AppFolio Inc.

11/21/2024 | Press release | Distributed by Public on 11/21/2024 15:07

Management Change/Compensation Form 8 K

Item 5.02. Departure of Directors or Certain Officers; Election of Directors; Appointment of Certain Officers; Compensatory Arrangements of Certain Officers.
(e) Former Chief Financial Officer Separation Agreement
As previously disclosed on October 24, 2024, Fay Sien Goon, the former Chief Financial Officer of AppFolio, Inc. (the "Company"), notified the Company's Board of Directors (the "Board") on October 23, 2024 of her plans to depart the Company effective as of October 25, 2024 (the "Separation Date").
In connection with Ms. Goon's departure, the Compensation Committee of the Board has approved, and the Company and Ms. Goon have entered into, a Separation Agreement, dated as of November 8, 2024 (the "Separation Agreement"), which became effective on November 16, 2024 (the "Effective Date"). Pursuant to the Separation Agreement, Ms. Goon will receive the following separation benefits: (i) an amount equal to $450,000, which represents 12 months of Ms. Goon's base salary, payable in a lump sum on the Company's first regularly scheduled pay date following the 60th day following the Effective Date; (ii) an amount equal to $367,397.26, which represents a pro-rated portion of Ms. Goon's annual bonus under the Company's Corporate Bonus Program for the Company's fiscal year 2024, payable in a lump sum on the Company's first regularly scheduled pay date following the 60th day following the Effective Date; (iii) subject to and conditioned upon Ms.
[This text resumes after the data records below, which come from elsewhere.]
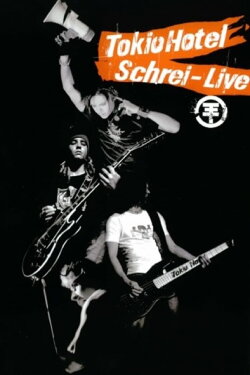Tokio Hotel Schrei: Live (2006) Tokio Hotel Schrei: Live (2006)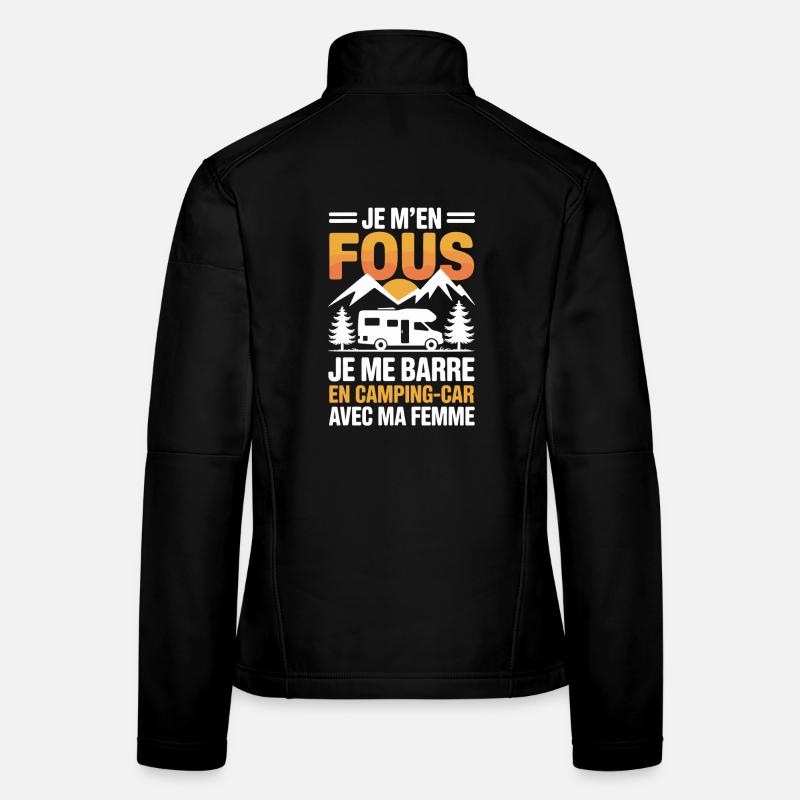 I'm crazy I'm going out in a motorhome Humor Women's Softshell Jacket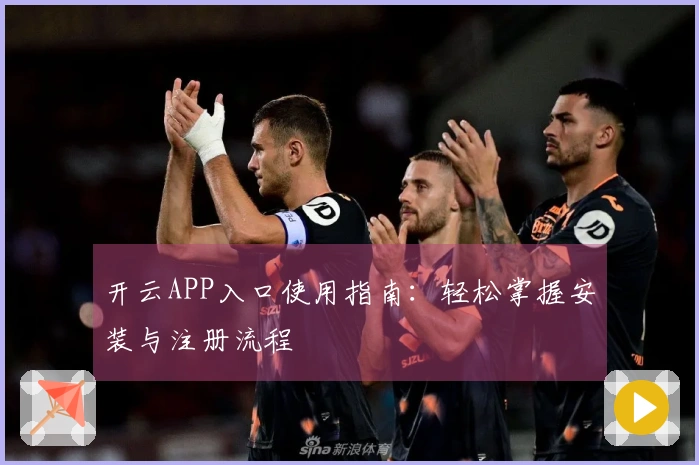 开云APP入口使用指南：轻松掌握安装与注册流程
Goon's valid and timely election to receive continuation coverage pursuant to the Consolidated Omnibus Budget Reconciliation Act of 1985, as amended, and, if applicable, any state continuation coverage laws (collectively, "COBRA"), the Company will pay or reimburse Ms. Goon for the monthly COBRA premiums for her and her covered dependents (if any) during the period commencing on the Separation Date and ending on the earlier to occur of (x) 12 months following the Separation Date and (y) the date that Ms. Goon ceases to be eligible for continuation coverage under COBRA; (iv) an extension of Ms. Goon's participation in the Company's Executive Medical Reimbursement Program in effect as of the Separation Date until the earlier to occur of (x) March 31, 2025 and (y) the date on which she ceases to be eligible for continuation coverage under COBRA; and (v) Ms. Goon's time-based restricted stock units and performance-based restricted stock units that were outstanding and unvested as of the Separation Date have been treated in accordance with the Equity Award Treatment (as defined in that certain employment agreement by and between Ms. Goon and the Company, dated as of September 15, 2021).
Ms. Goon's receipt of the aforementioned separation benefits is conditioned upon the effectiveness of a general release of claims in favor of the Company (and certain of its affiliates and related parties) that is included within the Separation Agreement, as well as her continued compliance with certain customary restrictive covenants included in the Separation Agreement and that certain Fair Competition and Proprietary Information Protection Agreement previously entered into by and between Ms. Goon and the Company.
The foregoing summary of the Separation Agreement is qualified in its entirety by reference to the full text of the Separation Agreement, which is filed hereto as Exhibit 10.1 and incorporated herein by reference.